A Summit County city isn’t alone in its fight for regulations on hydraulic fracturing.
Athens city officials recently backed Munroe Falls’ court appeal to try to regulate a state permit giving Beck Energy the right to practice fracking on private property.
Late last month, council members and Mayor Paul Wiehl sided with the city, and Wiehl said local farms will be practically “wiped out” if owners are subjected to contaminated fracking waste.
“I would be done,” said Cindy Lou Bauer, of Wild Hen Farm in Perry County. “We would be done.”
She’s worried that her farm is at risk and fears what might happen if Beck Energy is allowed to drill on private property.
Kip and Becky Rondy, owners of Green Edge Gardens, an organic farm in Amesville, said they found out several years ago there was an old, abandoned well sitting on their property. They said they hired an attorney to help them claim the mineral rights to the land.
Becky said she thinks no one can drill on the land because she and her husband own its mineral rights, but many farmers in Athens County are not so fortunate.
“A lot of people feel powerless and some don’t care because they are making money,” she said.

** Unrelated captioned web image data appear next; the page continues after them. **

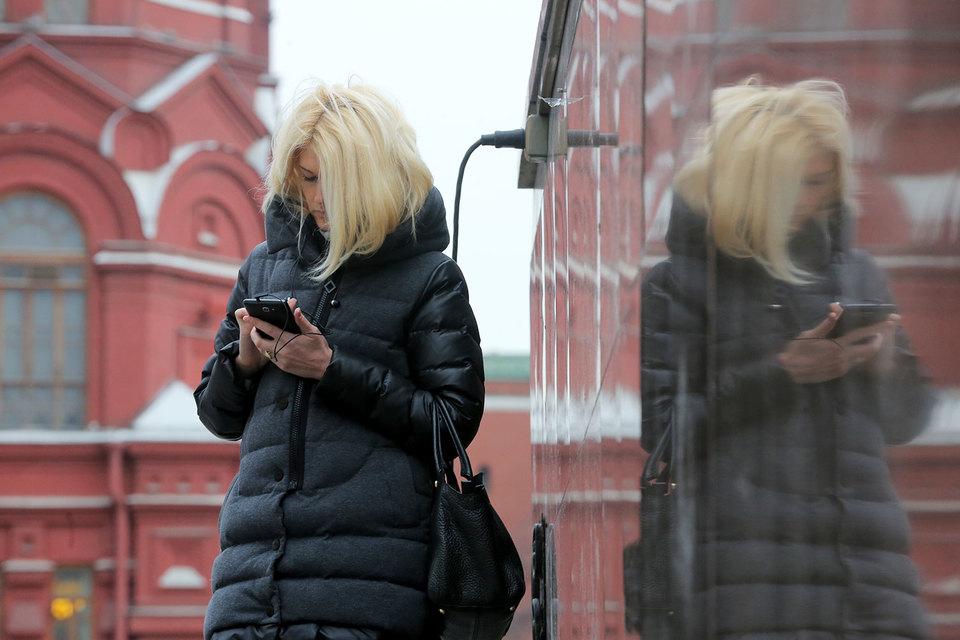 Потери российских мобильных операторов от интернет-сервисов в 2014 г. составляли, по подсчетам аналитиков J'son & Partners Consulting, 15–20 млрд руб.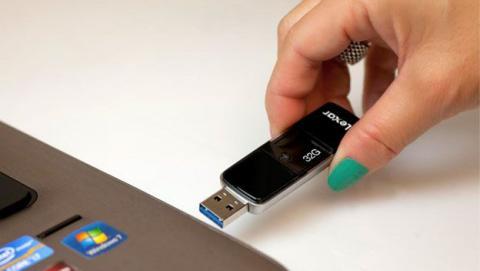 ¿Es importante quitar el USB de forma segura?
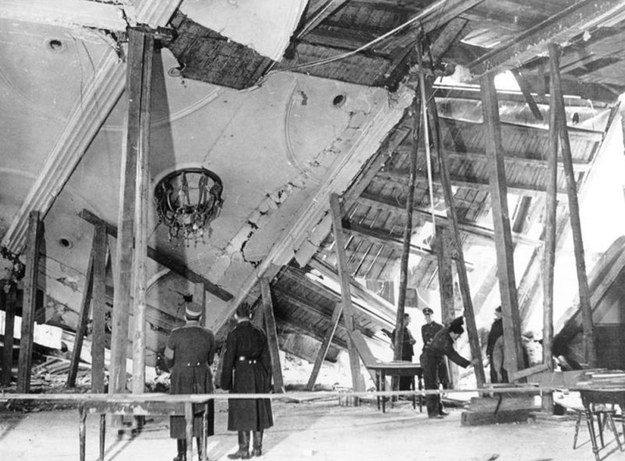 Piwnica Mieszczańska dzień po zamachu z 8 listopada 1939 roku (fot. Bundesarchiv) /Wikimedia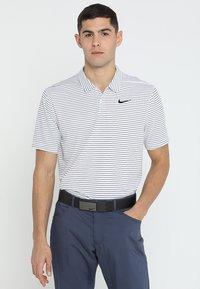 Nike Golf - DRY ESSENTIAL STRIPE - T-shirt de sport - white/black - 0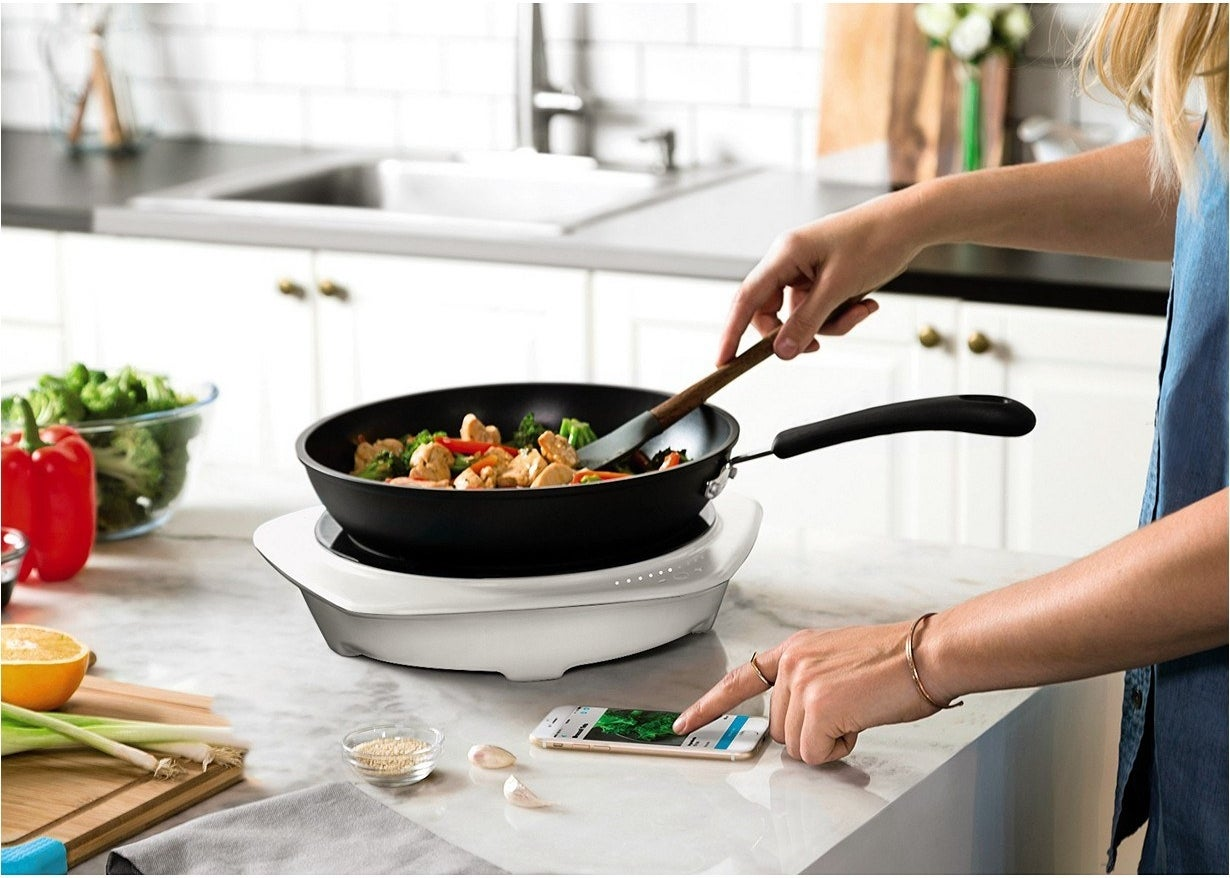 A model using a frying pan on the round cooktop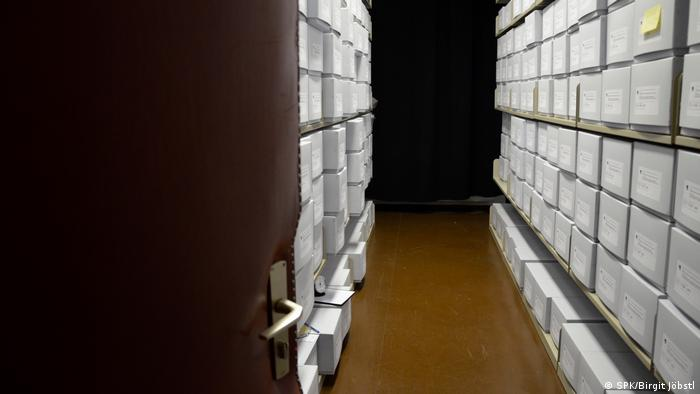 Miles de huesos de la época colonial siguen guardados en las bodegas de los museos alemanes.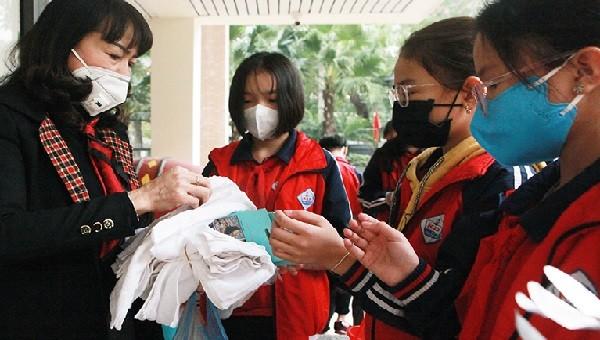 Từ ngày 8/3, học sinh một số nơi tại Hải Dương trở lại trường học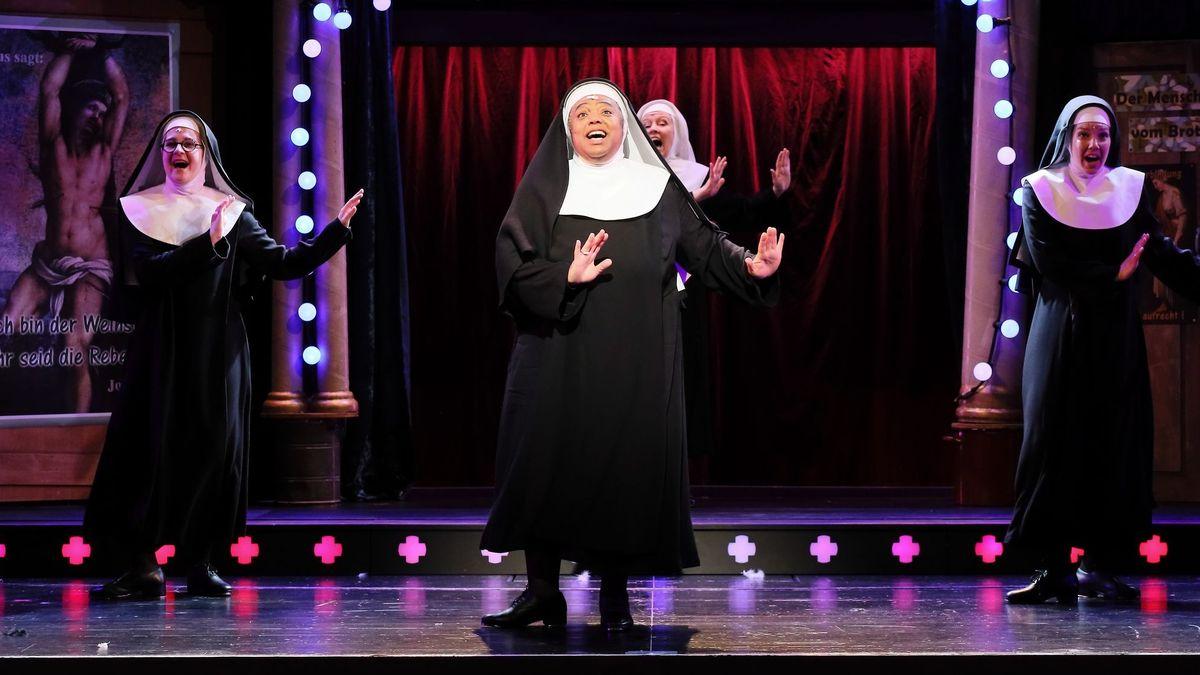 Schwestern schwingen die Arme und singen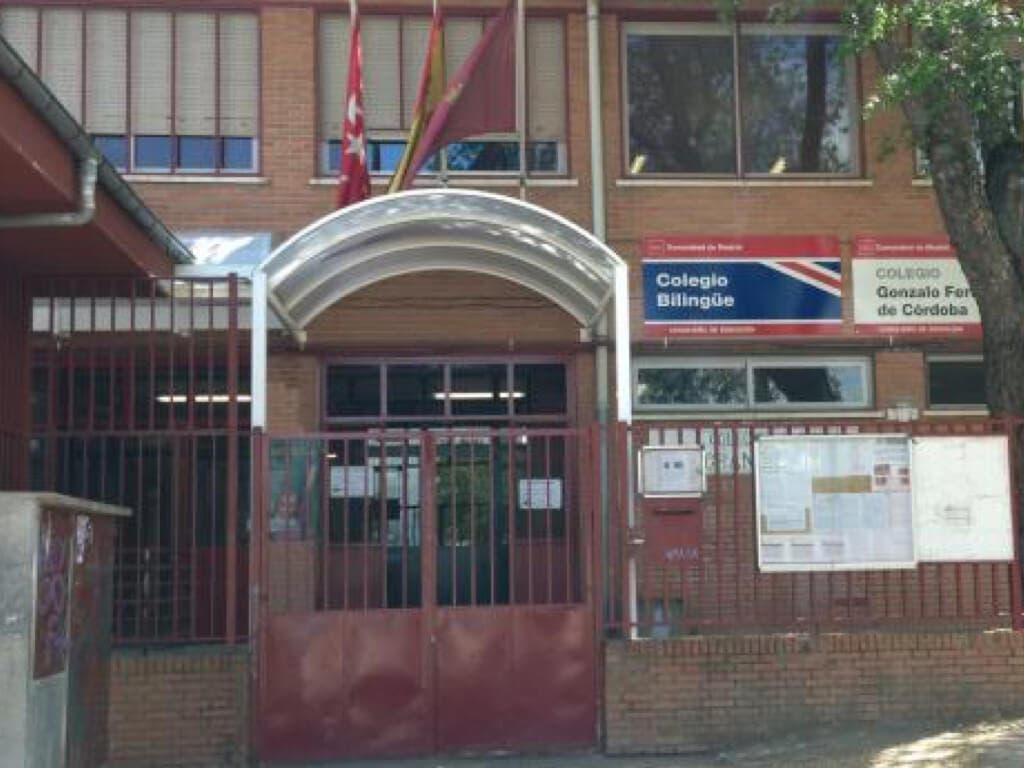 Irrumpe en un colegio de Madrid al grito de «Alá es grande»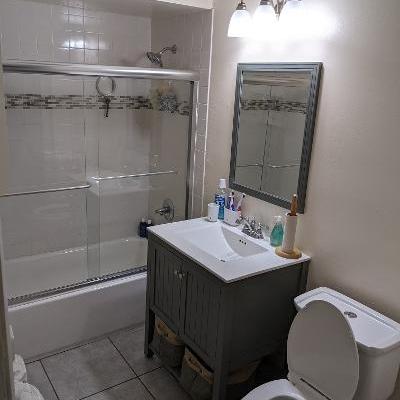 23 Vera bathroom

There are currently two injection wells in Athens County, and a couple of permits are pending.
There are no regulations on the waste being pumped through them, said Councilwoman Michele Papai, D-3rd Ward.
Now that the people of Munroe Falls have decided to take this matter into their own hands, several towns are jumping on board to support the city because they are fearful of contamination as well.
“We have all seen the pictures of Colorado,” Papai said. “What was the long-term range planning when they put all the oil and gas wells in a flood zone? This only begins to highlight and get people to begin thinking about the importance of how these things are regulated.”
If fracking did occur in Athens, it could contaminate the water supply, local farms’ produce, livestock and even take away local benefits of homegrown food like the 30 Mile Meal and the Community Food Initiative, said Chris Fahl, D-4th Ward.
“For so long we’ve basically been a toilet,” said Erik Peterson, donation station manager for the initiative. “You can get a bunch of money but your land is worthless if your water is worthless.”